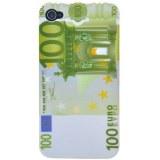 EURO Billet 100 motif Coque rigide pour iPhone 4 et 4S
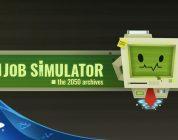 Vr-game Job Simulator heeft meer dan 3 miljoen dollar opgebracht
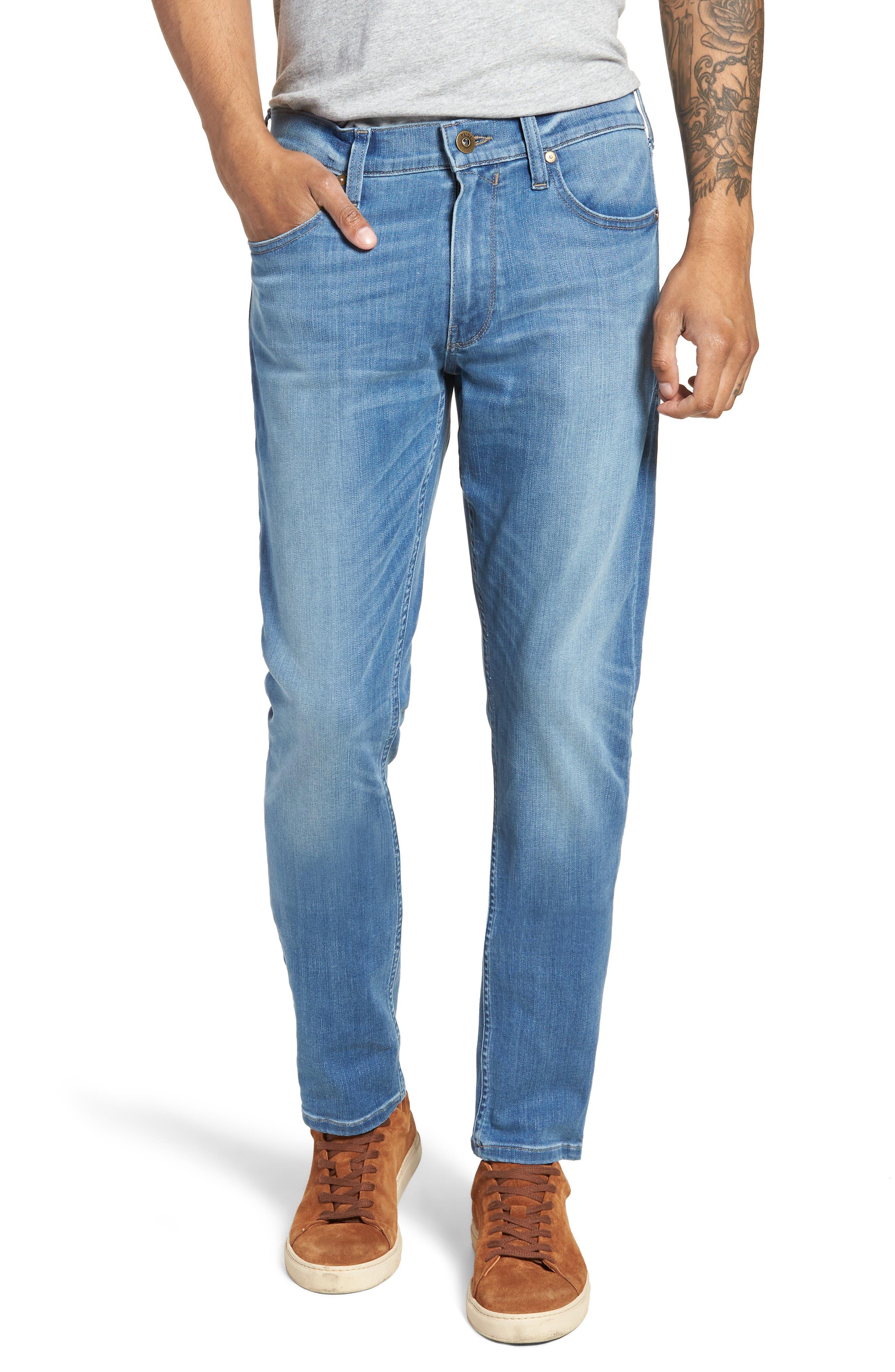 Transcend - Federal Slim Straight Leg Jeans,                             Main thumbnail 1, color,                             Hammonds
:::
Set the entire listing down again, exact in every line, without any pictures.

 EURO Billet 100 motif Coque rigide pour iPhone 4 et 4S
 Vr-game Job Simulator heeft meer dan 3 miljoen dollar opgebracht
 Transcend - Federal Slim Straight Leg Jeans,                             Main thumbnail 1, color,                             Hammonds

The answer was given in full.